On July 14, EastCore unveiled its first AI chip DF1000 in Shanghai, built on a software-defined architecture with 3D stacked near-memory computing – designed to bypass reliance on advanced process nodes and HBM.

Led by veteran semiconductor professor Wei Shaojun, the company positions DF1000 as a response to constrained supply chains, where domestic access to sub-14nm process, high-end HBM, and advanced equipment remains restricted.
The DF1000 rests on three core innovations:
Software-defined Tile architecture with full-stack reconfigurability, improving hardware utilization via dataflow-driven parallel processing and time-division multiplexing – reducing dependence on leading-edge lithography.
Logic-memory 3D hybrid bonding that shortens interconnect pitch, delivering bandwidth multiple times higher than conventional designs and scaling capacity through stacking layers.
Infinity Chiplet 3.5D+ expansion optimizing multi-die stacking to save I/O and package space, breaking large-scale cluster communication bottlenecks.
Fabricated on 14nm, DF1000 achieves 520 TFLOPS BF16 compute, 6.4 TB/s memory bandwidth, and 900 GB/s scale-up inter-chip bandwidth. While absolute compute trails NVIDIA’s Hopper, memory bandwidth is a clear advantage – particularly for LLM inference decode stages, reducing latency and boosting throughput in long-context, high-concurrency scenarios. The chip has demonstrated stable operation on LLaMA3 and DeepSeek models.
Roadmap: DF2000 (14nm, 2x performance) in Q4 2026, targeting Hopper-class metrics; DF3000 in Q4 2027, aiming at B-series levels.

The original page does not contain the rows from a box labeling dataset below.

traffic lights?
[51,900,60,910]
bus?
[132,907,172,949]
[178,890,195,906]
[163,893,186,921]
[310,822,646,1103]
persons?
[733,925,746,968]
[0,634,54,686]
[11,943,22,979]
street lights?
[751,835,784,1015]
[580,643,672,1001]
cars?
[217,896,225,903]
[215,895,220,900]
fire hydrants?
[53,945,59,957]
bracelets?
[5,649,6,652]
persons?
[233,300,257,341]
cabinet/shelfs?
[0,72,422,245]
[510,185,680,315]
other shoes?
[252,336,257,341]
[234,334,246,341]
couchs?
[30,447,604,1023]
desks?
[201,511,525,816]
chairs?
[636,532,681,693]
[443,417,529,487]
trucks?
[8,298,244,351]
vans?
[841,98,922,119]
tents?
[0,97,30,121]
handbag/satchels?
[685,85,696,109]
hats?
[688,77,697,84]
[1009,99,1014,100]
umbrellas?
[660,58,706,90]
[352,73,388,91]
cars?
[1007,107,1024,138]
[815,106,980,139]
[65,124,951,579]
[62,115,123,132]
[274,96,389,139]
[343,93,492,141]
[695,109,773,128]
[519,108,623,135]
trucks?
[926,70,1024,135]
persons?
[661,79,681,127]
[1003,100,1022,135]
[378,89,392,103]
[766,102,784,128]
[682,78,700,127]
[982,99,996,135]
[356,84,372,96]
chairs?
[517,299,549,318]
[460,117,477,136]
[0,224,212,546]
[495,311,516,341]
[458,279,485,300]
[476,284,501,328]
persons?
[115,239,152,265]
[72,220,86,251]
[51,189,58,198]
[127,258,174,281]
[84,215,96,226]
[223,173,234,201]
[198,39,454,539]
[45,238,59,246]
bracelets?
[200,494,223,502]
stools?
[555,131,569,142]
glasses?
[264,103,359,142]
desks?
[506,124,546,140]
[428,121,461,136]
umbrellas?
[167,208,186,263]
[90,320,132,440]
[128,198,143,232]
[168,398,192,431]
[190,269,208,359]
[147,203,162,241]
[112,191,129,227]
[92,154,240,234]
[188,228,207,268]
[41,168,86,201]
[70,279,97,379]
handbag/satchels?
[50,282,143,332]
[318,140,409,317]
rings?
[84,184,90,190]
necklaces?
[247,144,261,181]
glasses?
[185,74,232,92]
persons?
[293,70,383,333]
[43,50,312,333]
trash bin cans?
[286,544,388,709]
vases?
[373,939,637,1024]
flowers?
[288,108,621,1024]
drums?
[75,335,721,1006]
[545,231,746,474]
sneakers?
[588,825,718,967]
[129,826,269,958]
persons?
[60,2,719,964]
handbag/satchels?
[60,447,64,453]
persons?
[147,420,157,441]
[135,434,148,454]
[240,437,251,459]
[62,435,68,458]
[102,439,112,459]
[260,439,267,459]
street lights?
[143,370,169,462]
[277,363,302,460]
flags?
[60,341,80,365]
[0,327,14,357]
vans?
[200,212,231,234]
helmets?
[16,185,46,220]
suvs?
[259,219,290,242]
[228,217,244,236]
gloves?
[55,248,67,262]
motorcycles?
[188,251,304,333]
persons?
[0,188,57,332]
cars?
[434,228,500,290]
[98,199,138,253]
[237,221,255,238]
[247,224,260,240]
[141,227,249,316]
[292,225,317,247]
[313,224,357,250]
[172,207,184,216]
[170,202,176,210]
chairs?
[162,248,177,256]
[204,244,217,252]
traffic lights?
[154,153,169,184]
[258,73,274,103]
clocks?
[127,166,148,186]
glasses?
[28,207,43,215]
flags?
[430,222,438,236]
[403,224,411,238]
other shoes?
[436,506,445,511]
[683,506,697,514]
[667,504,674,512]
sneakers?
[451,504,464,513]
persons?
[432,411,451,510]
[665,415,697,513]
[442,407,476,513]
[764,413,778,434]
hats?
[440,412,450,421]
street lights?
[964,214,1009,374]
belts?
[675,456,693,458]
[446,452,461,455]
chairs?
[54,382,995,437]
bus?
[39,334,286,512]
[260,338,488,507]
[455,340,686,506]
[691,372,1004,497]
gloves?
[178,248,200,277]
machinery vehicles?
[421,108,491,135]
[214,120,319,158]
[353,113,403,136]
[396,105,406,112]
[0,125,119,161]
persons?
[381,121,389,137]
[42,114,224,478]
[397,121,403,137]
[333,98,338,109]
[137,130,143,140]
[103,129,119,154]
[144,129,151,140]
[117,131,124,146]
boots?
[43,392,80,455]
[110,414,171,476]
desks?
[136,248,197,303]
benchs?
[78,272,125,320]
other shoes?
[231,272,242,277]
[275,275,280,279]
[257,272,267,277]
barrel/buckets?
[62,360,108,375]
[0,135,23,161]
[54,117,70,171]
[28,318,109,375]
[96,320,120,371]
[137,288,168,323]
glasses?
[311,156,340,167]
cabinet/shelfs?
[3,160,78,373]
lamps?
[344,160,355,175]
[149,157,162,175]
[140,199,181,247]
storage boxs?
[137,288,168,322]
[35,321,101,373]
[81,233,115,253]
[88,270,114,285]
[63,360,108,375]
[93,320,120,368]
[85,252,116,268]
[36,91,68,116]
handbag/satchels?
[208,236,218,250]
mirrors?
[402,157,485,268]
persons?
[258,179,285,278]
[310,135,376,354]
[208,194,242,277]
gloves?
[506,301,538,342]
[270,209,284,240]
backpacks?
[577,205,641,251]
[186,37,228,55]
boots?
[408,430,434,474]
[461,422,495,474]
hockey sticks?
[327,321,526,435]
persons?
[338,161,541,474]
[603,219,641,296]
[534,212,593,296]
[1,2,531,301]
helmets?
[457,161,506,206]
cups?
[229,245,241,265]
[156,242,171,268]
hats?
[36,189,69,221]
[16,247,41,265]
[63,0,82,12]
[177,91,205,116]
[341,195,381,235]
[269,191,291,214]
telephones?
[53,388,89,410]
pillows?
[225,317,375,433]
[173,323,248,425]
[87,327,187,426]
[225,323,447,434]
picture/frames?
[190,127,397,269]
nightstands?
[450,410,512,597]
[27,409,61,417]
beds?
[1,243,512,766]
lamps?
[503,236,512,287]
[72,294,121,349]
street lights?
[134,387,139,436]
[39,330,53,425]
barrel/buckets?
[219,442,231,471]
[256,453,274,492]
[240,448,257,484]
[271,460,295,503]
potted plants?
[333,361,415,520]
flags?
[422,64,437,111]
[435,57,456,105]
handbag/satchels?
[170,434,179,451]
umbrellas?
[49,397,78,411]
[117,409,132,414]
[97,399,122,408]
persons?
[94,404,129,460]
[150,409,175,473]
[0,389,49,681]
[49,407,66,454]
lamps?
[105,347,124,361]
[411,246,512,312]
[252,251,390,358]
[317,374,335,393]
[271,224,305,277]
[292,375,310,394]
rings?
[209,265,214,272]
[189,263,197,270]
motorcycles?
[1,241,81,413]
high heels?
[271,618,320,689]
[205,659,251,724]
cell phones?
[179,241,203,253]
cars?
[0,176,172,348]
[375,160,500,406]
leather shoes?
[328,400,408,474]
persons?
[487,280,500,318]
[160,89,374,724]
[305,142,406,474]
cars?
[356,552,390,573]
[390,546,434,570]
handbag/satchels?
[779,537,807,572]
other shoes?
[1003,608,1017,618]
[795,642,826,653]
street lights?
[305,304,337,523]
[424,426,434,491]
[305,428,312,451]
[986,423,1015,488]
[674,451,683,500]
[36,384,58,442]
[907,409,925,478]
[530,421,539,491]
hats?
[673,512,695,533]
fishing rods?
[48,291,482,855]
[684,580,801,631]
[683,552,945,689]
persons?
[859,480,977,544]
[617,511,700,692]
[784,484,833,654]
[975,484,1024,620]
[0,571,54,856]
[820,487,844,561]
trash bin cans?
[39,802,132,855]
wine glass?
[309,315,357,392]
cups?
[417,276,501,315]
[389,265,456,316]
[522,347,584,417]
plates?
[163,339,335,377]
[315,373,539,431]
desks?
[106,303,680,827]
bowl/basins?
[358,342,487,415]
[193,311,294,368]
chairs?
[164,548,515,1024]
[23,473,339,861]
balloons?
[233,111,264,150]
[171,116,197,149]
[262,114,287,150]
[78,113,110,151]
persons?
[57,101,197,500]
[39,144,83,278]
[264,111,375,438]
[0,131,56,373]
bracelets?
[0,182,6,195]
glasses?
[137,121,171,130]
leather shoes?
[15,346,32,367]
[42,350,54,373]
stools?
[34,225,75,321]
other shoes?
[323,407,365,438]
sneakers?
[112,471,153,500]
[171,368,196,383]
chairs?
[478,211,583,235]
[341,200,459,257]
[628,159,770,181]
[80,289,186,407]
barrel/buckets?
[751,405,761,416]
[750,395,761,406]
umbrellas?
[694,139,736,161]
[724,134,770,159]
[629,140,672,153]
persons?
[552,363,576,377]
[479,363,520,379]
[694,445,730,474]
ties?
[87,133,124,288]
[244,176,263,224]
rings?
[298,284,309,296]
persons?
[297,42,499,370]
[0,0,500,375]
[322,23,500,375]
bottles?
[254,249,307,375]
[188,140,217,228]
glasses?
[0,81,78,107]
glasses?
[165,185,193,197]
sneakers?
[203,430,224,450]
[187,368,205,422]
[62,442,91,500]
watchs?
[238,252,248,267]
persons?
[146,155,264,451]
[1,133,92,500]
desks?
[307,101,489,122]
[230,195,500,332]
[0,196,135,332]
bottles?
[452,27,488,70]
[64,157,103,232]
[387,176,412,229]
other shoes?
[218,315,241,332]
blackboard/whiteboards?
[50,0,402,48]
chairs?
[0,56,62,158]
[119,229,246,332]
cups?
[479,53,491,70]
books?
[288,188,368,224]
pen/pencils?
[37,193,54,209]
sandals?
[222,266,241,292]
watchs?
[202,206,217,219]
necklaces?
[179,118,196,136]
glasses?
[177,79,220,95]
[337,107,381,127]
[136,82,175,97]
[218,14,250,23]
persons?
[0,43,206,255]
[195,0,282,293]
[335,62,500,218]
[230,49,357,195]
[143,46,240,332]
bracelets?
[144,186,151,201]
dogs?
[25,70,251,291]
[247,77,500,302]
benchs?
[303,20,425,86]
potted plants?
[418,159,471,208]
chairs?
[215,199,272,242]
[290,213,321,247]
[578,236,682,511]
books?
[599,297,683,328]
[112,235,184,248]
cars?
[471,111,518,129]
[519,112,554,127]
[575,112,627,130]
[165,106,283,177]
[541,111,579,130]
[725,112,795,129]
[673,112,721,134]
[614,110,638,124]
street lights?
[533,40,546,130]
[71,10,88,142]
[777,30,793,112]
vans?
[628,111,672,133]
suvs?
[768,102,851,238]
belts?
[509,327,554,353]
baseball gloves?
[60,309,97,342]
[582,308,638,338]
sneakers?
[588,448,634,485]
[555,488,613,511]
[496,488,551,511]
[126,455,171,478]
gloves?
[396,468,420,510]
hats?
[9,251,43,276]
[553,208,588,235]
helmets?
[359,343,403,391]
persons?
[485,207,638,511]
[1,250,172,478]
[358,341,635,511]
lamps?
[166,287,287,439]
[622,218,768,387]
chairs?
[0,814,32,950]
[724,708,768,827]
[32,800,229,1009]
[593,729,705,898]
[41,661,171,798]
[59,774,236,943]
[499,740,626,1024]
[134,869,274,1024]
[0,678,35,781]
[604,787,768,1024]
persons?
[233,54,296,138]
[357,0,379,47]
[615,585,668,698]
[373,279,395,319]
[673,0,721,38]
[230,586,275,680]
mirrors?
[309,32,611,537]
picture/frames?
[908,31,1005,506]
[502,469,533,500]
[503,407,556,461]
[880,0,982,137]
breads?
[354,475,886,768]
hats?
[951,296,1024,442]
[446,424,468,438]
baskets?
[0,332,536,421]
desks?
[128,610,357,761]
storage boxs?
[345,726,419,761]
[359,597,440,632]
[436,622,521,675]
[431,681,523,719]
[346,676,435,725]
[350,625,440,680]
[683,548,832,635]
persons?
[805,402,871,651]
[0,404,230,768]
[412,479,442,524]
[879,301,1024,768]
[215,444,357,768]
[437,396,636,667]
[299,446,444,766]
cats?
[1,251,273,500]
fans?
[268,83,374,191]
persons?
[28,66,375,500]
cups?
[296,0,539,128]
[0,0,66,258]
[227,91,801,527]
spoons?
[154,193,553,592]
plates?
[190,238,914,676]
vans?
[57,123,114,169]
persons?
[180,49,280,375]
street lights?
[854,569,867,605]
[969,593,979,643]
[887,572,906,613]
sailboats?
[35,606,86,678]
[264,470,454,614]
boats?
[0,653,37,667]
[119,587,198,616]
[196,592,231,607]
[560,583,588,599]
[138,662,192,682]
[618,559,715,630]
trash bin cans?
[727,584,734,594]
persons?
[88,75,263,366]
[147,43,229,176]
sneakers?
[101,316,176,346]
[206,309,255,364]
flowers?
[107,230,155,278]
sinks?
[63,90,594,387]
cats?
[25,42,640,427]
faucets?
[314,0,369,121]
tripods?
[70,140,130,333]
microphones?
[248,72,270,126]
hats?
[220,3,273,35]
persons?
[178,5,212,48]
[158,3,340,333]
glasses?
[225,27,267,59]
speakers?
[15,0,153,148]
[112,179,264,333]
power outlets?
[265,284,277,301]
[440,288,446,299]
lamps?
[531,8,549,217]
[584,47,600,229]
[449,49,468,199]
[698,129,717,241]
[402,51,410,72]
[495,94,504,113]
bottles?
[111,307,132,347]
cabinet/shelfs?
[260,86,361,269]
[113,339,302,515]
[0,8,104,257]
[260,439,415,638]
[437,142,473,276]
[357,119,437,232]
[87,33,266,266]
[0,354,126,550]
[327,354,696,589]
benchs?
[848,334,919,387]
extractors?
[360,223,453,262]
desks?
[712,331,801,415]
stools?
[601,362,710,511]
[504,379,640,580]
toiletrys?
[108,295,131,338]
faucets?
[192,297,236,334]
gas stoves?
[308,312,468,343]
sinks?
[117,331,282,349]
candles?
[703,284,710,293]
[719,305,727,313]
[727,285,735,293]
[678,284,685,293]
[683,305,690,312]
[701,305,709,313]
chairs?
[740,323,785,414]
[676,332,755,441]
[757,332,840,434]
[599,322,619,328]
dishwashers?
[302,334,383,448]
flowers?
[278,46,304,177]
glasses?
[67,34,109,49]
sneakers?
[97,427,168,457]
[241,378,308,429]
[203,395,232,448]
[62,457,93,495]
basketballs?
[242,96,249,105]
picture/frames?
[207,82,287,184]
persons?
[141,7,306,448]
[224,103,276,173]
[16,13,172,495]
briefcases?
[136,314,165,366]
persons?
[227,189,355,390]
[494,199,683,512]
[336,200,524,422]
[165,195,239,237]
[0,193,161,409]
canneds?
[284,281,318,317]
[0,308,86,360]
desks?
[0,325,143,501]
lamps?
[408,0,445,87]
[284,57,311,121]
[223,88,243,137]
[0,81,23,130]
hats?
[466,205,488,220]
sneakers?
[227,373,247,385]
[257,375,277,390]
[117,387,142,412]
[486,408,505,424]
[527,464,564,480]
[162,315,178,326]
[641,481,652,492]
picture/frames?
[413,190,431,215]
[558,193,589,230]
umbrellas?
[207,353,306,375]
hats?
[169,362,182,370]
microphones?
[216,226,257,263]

EastCore also launched a full commercial portfolio – accelerators, modules, supernodes, AI servers, and clusters – supported by its self-developed CAAP software stack compatible with major open-source models and frameworks, enabling thousand-card to ten-thousand-card deployments.
The company, valued at RMB 12.28 billion after its Series A+ in April 2026, plans a Series B in Q4.

Challenges remain: software-defined reconfigurable computing faces interconnect overhead, dynamic reconfiguration latency, and ease-of-use tradeoffs. 3D hybrid bonding yields and stacking costs scale with layer count. The long-term ceiling is still constrained by domestic manufacturing capability. And the biggest hurdle is software ecosystem – building compiler, operator library, and developer community around a non-GPU architecture takes years.
Still, DF1000 proves a complete flow from research to tape-out to system integration – offering a differentiated path for domestic AI compute under supply constraints.
From ICgoodFind: Not every AI chip needs 3nm and HBM. EastCore just showed that architecture can beat process – at least on bandwidth. The real bet is whether software catches up to silicon.